Not an issueLast edited by Matias Jose Seco on Fri Apr 05, 2013 4:35 pm; edited 4 times in total

----------

## wcg

Perhaps consult the linux-pci mailing list?

To subscribe/unsubscribe:

http://vger.kernel.org/vger-lists.html

An archive:

http://marc.info/?l=linux-pci

I would search an archive first for any mention of your

computer/mb model.

----------

## Matias Jose Seco

 *wcg wrote:*   

> Perhaps consult the linux-pci mailing list?
> 
> To subscribe/unsubscribe:
> 
> http://vger.kernel.org/vger-lists.html
> ...

 

Thanks for the tip, i'll look at it.

Nevertheless, i've noted that i've enabled "Development/Incomplete Drivers" option.
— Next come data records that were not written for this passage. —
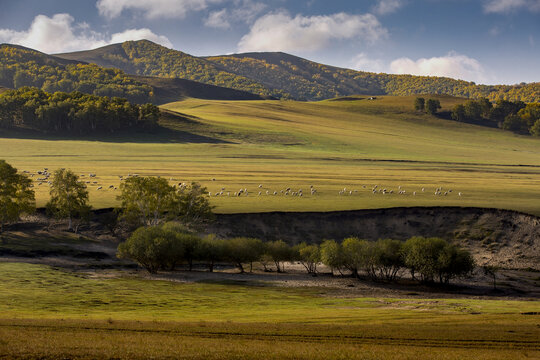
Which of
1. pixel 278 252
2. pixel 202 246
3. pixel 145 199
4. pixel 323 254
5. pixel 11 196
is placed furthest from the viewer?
pixel 145 199

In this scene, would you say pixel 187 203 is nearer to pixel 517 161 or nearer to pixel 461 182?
pixel 461 182

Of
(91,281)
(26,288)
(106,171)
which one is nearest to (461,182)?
(106,171)

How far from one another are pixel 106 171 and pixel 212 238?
53.1 metres

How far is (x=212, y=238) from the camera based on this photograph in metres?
64.5

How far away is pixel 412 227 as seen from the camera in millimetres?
72438

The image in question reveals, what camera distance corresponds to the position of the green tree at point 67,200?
223 ft

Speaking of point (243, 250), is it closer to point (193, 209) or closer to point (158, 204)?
point (193, 209)

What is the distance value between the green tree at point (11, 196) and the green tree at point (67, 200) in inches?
108

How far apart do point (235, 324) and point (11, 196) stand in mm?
47139

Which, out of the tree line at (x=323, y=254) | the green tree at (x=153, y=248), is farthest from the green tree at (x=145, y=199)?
the green tree at (x=153, y=248)

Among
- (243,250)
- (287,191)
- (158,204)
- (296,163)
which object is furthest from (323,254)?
(296,163)

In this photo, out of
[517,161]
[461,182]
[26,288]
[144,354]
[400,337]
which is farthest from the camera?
[517,161]

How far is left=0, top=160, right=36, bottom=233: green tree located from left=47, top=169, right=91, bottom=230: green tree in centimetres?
273

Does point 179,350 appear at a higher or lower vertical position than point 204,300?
higher
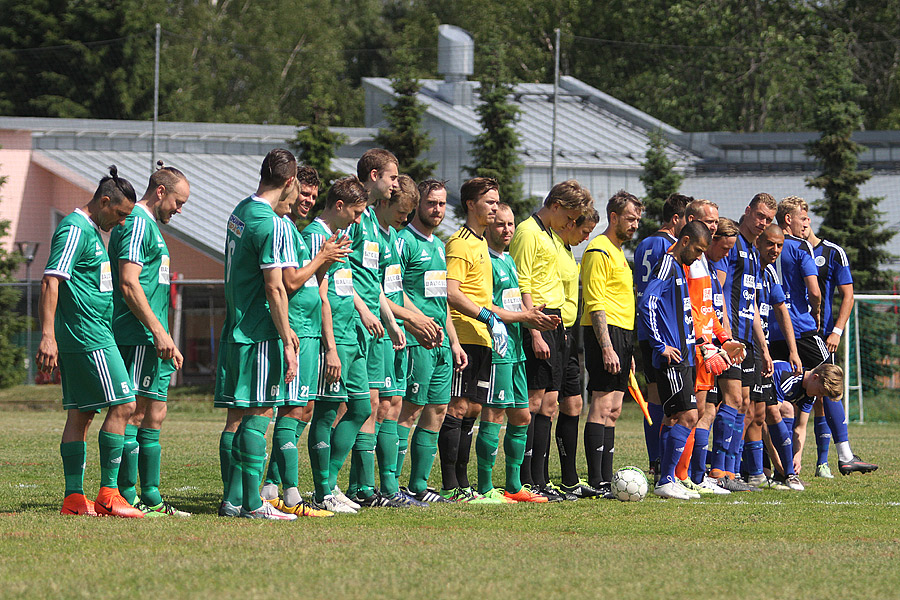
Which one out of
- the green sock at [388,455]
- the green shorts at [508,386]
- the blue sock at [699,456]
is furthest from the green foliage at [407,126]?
the green sock at [388,455]

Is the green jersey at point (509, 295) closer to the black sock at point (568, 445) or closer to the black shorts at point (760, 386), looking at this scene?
the black sock at point (568, 445)

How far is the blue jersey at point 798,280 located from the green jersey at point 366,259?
179 inches

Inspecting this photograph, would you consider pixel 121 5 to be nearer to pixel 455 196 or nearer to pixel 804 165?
pixel 455 196

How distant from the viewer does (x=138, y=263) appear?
7.28 m

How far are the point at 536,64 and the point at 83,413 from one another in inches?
1665

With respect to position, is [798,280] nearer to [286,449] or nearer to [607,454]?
[607,454]

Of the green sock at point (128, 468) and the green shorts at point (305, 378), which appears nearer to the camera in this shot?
the green shorts at point (305, 378)

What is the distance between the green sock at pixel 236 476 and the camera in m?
7.04

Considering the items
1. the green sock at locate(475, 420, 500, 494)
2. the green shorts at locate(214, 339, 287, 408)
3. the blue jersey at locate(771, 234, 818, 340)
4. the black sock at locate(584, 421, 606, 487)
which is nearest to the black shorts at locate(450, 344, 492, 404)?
the green sock at locate(475, 420, 500, 494)

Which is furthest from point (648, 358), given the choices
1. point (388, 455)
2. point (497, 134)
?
point (497, 134)

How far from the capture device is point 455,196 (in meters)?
33.3

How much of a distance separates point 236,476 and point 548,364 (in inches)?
106

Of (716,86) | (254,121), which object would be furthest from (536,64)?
(254,121)

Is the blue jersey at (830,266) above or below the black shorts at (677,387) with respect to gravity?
above
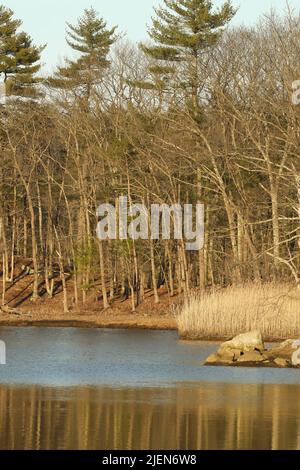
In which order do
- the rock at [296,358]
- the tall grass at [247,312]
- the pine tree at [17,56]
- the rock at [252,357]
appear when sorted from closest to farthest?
the rock at [296,358] < the rock at [252,357] < the tall grass at [247,312] < the pine tree at [17,56]

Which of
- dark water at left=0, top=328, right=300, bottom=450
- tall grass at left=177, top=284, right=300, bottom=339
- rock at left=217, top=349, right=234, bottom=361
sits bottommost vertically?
dark water at left=0, top=328, right=300, bottom=450

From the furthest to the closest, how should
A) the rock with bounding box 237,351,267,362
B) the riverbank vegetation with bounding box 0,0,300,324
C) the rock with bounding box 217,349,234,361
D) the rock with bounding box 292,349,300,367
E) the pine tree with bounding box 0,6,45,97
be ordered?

So now i've disable it (hiding+disabling several options), and i've got rid of "Missing Free Firmware" and "battery (dis)charge bug" messages (letting me use native SMBus option without I/O Conflict).

About brightness issue, i've attemped to test an all-built-in kernel,succeding to get native resolution, but it just panic's or hungs at "wating fo uevents" phase.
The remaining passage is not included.